- Developer: Awareness Technologies
- Stable release: 8.2.37.1168 (PC) 2.0.27.142 (MAC) 3.6 (Android)
- Operating system: Android 4.0 and up.; iOS version 6.0 and up.; Windows 7; Windows 8; Windows 8.1; Windows 10; macOS; ChromeOS;
- Type: Computer monitoring
- License: Proprietary commercial software
- Website: www.webwatcher.com

= WebWatcher =

Surveillance software

WebWatcher is a proprietary computer and mobile device monitoring software developed by Awareness Technologies. WebWatcher is compatible with iOS, Android, Windows, ChromeOS and macOS operating systems. WebWatcher Mobile records text messages, call logs, web history, photos, and GPS. WebWatcher for PC and Mac features include email & Instant Message monitoring, keystroke logging, web content filtering and monitoring, and screenshot monitoring. Critics have referred to WebWatcher and other similar pieces of software as "stalkerware".

== History ==
WebWatcher was developed in 2002 initially for uses of counter-terrorism for Windows PCs. The software is now used predominantly by parents to monitor their children's online activities and by employers to monitor the activities of their workers. In 2010, a version of the software was released for BlackBerry and Android devices. In 2012, WebWatcher for Mac was released. WebWatcher for iOS was released in 2014.

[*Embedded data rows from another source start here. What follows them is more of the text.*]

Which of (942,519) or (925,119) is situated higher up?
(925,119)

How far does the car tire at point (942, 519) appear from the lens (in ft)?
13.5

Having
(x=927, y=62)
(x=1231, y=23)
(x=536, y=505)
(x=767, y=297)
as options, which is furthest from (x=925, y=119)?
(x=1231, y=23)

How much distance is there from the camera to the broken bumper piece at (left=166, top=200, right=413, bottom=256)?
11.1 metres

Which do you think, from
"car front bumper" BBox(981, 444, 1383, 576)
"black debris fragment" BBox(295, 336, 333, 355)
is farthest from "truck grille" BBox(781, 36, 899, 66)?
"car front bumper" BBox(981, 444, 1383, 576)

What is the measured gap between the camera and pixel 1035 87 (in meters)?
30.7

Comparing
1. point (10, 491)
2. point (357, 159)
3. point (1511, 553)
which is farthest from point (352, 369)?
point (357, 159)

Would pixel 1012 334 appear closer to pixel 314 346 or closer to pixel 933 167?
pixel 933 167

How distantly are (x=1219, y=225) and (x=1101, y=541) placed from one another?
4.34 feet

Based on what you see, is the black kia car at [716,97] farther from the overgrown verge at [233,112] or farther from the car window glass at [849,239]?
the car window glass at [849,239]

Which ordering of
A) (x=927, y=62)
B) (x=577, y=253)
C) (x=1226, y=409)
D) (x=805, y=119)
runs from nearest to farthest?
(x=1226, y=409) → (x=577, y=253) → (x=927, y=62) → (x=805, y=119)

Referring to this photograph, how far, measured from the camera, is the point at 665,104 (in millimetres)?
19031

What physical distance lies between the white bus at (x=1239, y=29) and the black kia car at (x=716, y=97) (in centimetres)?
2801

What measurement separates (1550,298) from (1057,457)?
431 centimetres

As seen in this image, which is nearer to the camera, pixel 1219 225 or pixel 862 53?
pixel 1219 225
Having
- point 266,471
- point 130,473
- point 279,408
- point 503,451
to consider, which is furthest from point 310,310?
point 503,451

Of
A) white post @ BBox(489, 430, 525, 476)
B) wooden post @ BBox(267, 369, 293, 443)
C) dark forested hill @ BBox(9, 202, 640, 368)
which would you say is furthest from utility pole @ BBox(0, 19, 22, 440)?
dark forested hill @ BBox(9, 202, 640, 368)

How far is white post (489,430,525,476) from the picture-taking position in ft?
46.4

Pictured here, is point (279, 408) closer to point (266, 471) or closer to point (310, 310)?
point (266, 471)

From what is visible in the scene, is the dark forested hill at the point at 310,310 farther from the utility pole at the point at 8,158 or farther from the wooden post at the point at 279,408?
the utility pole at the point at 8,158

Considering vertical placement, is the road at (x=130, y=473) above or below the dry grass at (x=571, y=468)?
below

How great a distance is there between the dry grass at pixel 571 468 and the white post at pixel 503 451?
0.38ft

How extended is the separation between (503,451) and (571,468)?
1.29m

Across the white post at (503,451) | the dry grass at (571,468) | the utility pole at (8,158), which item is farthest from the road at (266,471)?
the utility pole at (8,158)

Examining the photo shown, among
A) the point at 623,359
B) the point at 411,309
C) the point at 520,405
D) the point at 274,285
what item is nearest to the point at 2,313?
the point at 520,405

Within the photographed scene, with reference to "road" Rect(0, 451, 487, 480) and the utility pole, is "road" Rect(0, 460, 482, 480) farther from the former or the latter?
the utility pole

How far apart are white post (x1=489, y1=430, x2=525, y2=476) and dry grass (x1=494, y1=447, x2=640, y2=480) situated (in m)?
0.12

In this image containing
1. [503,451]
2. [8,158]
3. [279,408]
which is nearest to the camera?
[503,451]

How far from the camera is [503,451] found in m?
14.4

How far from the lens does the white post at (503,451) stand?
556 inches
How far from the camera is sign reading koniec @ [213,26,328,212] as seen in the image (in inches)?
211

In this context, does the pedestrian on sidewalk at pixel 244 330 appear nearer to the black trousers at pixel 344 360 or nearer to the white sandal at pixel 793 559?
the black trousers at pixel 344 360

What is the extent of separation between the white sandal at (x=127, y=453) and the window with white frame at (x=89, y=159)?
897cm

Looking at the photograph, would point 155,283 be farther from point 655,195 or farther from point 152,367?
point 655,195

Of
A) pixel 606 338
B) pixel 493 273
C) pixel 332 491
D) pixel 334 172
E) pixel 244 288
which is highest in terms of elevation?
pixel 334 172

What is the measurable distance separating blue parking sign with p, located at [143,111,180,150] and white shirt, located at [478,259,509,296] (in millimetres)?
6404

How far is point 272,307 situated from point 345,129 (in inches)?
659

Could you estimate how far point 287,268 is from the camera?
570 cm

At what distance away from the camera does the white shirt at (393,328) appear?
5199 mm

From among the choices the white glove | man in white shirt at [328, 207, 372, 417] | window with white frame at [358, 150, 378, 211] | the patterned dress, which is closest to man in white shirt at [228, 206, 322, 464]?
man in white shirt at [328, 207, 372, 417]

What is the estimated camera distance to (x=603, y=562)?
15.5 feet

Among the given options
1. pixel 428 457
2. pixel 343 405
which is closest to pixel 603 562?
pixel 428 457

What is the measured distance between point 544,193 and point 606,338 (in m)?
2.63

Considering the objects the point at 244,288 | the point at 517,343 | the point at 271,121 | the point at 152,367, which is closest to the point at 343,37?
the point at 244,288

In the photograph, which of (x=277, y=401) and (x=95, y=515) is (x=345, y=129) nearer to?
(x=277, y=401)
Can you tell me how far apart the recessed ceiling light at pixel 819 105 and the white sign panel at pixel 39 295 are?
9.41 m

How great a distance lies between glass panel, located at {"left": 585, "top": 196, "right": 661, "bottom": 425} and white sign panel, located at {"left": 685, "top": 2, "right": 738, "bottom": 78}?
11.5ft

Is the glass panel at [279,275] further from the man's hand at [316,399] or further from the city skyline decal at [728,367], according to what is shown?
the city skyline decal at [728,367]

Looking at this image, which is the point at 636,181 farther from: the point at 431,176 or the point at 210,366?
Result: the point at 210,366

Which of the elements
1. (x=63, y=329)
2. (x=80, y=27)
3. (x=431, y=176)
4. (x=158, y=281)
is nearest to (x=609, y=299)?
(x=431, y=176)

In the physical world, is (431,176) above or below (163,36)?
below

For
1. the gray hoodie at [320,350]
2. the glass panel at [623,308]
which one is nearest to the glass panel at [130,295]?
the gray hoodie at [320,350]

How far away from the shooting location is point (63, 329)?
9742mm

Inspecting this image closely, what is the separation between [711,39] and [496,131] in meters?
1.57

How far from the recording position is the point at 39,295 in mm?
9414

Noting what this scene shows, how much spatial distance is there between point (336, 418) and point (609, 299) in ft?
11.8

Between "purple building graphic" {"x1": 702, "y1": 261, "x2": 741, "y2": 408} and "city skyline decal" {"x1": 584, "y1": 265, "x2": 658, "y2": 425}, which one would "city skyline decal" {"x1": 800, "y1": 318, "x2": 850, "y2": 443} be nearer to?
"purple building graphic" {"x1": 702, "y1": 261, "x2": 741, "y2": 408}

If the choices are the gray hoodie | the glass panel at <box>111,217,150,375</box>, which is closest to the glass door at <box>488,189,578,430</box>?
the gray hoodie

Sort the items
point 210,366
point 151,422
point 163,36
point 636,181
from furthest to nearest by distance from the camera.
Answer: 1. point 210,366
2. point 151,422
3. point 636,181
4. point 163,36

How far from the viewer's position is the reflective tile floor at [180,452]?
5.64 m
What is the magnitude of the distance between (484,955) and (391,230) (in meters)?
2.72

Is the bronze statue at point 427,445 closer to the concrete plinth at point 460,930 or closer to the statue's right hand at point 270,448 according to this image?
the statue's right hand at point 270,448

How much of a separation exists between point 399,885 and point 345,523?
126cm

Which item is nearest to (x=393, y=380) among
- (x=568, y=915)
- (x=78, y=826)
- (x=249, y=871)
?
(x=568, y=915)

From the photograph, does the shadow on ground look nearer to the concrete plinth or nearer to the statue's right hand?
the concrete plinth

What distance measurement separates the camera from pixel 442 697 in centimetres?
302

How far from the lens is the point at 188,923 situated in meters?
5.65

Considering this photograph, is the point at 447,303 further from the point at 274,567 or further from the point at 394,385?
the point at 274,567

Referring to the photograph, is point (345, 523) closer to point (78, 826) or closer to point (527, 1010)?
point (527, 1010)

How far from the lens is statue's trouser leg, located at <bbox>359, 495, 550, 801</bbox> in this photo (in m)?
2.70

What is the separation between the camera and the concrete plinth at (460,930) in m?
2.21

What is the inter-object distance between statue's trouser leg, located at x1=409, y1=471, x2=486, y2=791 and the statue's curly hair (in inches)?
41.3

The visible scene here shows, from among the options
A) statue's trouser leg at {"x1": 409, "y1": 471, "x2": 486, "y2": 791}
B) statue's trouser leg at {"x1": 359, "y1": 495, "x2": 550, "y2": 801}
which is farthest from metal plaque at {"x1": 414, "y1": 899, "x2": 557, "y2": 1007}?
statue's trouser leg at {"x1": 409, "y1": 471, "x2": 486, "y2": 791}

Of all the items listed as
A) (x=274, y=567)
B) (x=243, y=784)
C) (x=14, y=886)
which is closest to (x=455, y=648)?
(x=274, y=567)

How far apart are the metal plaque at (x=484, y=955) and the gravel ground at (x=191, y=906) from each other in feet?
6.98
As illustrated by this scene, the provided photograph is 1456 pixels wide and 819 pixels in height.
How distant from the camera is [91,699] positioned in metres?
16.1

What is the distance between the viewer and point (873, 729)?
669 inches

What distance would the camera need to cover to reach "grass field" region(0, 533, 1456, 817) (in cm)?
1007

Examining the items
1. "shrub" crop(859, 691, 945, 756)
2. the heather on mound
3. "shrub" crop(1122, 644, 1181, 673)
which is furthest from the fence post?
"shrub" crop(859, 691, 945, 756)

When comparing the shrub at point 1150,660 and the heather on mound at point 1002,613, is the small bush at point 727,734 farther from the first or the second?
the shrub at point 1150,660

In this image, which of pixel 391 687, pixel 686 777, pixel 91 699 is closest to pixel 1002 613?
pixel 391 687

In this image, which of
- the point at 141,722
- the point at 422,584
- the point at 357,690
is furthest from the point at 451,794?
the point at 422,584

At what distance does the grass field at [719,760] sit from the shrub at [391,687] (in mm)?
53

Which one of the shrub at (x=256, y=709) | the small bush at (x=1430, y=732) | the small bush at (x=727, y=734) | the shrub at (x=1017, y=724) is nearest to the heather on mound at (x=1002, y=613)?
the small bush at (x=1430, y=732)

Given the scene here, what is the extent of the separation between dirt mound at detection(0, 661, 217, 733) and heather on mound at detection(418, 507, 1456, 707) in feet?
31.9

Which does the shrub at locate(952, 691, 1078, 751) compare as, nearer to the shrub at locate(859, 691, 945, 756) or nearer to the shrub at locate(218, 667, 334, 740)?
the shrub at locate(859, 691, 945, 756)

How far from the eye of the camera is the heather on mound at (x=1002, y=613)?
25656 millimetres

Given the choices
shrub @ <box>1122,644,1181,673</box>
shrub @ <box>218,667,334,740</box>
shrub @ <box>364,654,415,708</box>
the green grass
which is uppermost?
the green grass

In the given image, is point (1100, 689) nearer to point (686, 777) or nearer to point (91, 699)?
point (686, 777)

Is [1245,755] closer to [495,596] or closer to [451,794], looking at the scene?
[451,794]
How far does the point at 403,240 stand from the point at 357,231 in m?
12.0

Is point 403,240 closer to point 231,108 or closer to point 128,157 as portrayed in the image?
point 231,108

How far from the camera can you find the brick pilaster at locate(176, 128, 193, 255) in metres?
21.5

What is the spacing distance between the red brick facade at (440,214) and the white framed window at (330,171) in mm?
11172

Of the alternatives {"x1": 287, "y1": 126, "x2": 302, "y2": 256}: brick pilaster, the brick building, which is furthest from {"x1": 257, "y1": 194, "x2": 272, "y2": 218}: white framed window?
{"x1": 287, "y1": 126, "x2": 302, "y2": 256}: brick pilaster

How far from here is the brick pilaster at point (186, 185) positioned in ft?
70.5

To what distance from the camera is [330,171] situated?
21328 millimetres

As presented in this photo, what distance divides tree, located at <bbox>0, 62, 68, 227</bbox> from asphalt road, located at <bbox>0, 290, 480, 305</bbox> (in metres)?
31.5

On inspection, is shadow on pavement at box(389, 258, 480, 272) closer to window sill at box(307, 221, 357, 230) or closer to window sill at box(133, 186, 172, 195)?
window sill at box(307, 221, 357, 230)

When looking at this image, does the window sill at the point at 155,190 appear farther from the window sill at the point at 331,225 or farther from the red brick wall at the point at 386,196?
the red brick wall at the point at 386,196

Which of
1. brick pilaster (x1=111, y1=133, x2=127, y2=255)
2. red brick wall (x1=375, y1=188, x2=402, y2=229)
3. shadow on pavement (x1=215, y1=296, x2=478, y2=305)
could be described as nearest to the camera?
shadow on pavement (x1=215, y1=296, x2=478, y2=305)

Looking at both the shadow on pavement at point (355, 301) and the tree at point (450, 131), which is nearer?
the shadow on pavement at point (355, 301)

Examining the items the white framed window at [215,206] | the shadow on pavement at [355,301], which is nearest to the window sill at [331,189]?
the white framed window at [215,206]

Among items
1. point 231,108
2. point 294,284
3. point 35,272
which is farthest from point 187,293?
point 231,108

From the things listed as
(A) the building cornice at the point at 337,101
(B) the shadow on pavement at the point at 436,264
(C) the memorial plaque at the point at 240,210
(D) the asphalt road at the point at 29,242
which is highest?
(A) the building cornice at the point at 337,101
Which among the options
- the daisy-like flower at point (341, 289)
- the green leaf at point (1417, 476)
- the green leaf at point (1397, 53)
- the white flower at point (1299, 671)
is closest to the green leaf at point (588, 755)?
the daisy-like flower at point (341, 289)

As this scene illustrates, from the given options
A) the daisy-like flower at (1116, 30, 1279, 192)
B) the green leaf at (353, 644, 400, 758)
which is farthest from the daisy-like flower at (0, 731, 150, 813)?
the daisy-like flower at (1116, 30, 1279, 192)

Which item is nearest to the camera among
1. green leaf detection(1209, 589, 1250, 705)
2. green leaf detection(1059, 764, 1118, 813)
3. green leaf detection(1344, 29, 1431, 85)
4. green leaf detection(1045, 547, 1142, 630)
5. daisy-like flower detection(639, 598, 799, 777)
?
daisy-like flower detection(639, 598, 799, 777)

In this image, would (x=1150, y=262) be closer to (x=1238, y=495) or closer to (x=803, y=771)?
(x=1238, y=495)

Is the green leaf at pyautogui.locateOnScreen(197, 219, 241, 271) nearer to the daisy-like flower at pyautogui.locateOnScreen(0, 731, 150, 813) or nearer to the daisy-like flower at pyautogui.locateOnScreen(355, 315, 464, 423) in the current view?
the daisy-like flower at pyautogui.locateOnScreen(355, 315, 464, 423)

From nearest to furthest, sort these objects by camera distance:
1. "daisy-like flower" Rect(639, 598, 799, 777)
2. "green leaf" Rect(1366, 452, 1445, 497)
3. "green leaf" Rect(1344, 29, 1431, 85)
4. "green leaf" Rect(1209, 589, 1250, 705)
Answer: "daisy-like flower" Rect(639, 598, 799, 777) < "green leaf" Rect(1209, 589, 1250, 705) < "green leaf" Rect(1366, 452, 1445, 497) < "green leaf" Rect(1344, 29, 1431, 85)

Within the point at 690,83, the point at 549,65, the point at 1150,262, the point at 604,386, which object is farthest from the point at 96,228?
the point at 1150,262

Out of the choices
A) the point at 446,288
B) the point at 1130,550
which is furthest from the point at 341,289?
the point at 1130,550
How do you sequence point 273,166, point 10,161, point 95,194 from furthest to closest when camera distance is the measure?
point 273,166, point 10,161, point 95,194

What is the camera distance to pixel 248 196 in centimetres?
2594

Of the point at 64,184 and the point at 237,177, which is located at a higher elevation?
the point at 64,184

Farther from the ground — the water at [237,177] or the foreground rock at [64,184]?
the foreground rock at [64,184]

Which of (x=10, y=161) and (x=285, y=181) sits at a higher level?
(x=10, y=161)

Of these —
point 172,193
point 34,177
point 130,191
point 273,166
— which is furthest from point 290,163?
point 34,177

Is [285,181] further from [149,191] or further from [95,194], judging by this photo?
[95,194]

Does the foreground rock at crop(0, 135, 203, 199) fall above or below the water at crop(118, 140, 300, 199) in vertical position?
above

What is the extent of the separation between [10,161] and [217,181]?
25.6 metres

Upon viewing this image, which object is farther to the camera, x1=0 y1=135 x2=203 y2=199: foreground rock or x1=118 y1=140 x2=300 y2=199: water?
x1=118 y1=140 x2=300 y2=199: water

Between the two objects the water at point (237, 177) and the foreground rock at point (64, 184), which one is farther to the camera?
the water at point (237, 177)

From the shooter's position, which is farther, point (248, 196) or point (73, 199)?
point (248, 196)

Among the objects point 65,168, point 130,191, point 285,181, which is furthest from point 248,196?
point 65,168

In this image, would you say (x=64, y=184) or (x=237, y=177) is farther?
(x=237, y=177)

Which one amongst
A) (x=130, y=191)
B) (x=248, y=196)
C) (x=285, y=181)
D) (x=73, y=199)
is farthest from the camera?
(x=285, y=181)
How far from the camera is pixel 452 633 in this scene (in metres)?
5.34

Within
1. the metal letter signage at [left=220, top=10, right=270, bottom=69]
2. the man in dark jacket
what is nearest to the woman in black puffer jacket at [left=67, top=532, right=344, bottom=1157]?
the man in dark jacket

== Reception and criticism ==

WebWatcher received the PC Magazine editors' choice award in a 2011 review of Parental Control & Monitoring software. In the article, WebWatcher was referred to as "Heavy-handed" saying: "if you find it necessary to track a child who's engaging in risky activities, WebWatcher will record every detail and even send you instant notification when it encounters certain words." Also, About.com readers named WebWatcher as the "Best Internet Safety Tool" as part of its 2011 Readers' Choice Awards.

Critics have noted that since the software runs stealth on a device, there is an opportunity for the software to be installed illegally. In 2020, TechCrunch and other media outlets described WebWatcher as "stalkerware". Shortly thereafter, Google removed advertisements for WebWatcher from its search results.